__GIVEN TASK__:
Write out, word for word, everything from the line containing "In this shot, at" down to the last line of the items, including both of those lines.

__RECORDED INFORMATION__:

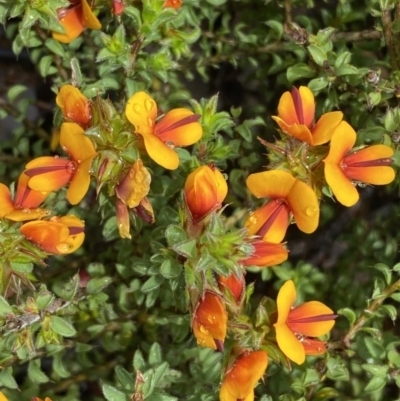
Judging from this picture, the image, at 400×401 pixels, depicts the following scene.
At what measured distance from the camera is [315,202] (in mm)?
1002

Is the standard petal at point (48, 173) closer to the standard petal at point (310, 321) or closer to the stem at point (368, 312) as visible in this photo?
the standard petal at point (310, 321)

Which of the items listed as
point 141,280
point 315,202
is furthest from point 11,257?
point 315,202

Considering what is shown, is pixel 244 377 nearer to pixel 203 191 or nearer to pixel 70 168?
pixel 203 191

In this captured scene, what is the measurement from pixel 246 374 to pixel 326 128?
44cm

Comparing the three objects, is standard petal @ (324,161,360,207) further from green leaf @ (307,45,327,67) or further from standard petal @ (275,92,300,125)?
green leaf @ (307,45,327,67)

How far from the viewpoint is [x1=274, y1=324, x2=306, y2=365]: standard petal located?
99 cm

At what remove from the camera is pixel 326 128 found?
107 cm

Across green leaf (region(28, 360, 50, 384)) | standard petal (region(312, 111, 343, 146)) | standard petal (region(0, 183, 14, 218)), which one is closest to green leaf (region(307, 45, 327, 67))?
standard petal (region(312, 111, 343, 146))

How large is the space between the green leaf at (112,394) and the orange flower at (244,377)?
7.4 inches

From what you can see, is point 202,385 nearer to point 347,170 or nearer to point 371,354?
point 371,354

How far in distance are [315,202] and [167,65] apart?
0.50m

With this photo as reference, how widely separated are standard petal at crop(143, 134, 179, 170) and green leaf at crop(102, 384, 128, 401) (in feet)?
1.30

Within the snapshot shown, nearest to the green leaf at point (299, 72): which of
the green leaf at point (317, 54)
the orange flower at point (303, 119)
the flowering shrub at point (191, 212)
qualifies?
the flowering shrub at point (191, 212)

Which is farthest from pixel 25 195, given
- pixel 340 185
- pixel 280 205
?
pixel 340 185
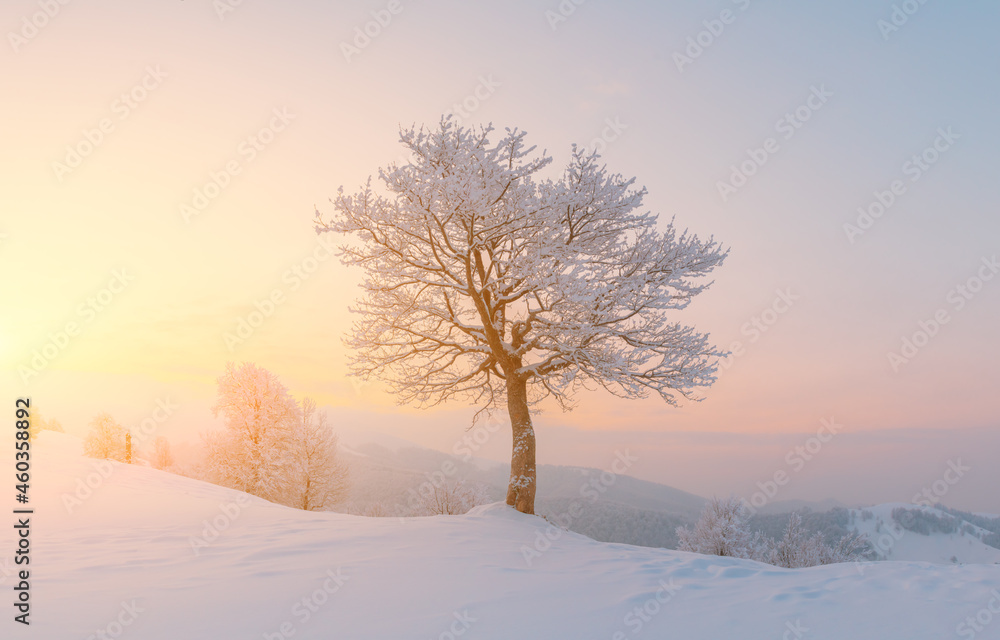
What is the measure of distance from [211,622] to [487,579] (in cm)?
305

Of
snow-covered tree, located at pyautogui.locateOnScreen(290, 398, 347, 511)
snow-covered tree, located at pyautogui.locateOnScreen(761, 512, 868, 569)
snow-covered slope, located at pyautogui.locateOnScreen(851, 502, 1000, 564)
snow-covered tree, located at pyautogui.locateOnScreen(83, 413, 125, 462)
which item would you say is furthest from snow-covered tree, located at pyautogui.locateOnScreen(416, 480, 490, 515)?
snow-covered slope, located at pyautogui.locateOnScreen(851, 502, 1000, 564)

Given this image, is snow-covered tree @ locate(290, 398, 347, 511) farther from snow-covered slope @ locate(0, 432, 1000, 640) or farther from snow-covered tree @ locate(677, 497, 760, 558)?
snow-covered tree @ locate(677, 497, 760, 558)

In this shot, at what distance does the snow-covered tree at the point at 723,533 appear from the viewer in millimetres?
35544

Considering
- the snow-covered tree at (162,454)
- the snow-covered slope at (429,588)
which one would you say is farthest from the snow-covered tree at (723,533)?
the snow-covered tree at (162,454)

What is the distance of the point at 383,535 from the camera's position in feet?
28.8

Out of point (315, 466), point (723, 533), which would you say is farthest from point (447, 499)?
point (723, 533)

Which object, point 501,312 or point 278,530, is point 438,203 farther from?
point 278,530

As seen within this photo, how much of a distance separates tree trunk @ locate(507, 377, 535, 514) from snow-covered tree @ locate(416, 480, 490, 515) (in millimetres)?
14155

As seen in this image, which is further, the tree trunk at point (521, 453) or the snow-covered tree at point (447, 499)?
the snow-covered tree at point (447, 499)

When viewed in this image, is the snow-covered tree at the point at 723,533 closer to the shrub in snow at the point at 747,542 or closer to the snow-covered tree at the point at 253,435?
the shrub in snow at the point at 747,542

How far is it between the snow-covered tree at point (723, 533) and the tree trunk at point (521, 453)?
86.2 ft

__EXERCISE SOLUTION__:
In this shot, at what distance does the snow-covered tree at the point at 723,533 appear from the viewer in millimetres?
35544

Considering
- the snow-covered tree at (162,454)
- the snow-covered slope at (429,588)
which one would you say is farthest from the snow-covered tree at (723,533)?
the snow-covered tree at (162,454)

What is the distance of the point at 383,535 from the camera's position in feet?
28.8

Out of point (315, 466), point (723, 533), which would you say is farthest from point (447, 499)?
point (723, 533)

Which object, point 501,312 or point 278,530, is point 438,203 farther from?
point 278,530

As seen within this photo, how much of a distance separates tree trunk @ locate(507, 377, 535, 514) from snow-covered tree @ locate(416, 480, 490, 515) (in millimetres)?
14155

As seen in this image, which is further, the tree trunk at point (521, 453) or the snow-covered tree at point (447, 499)?
the snow-covered tree at point (447, 499)

When viewed in this image, is the snow-covered tree at the point at 723,533 closer to the shrub in snow at the point at 747,542 or closer to the snow-covered tree at the point at 253,435?
the shrub in snow at the point at 747,542

How far is it between the snow-covered tree at point (723, 533) and the tree trunk at point (521, 453)?
86.2 ft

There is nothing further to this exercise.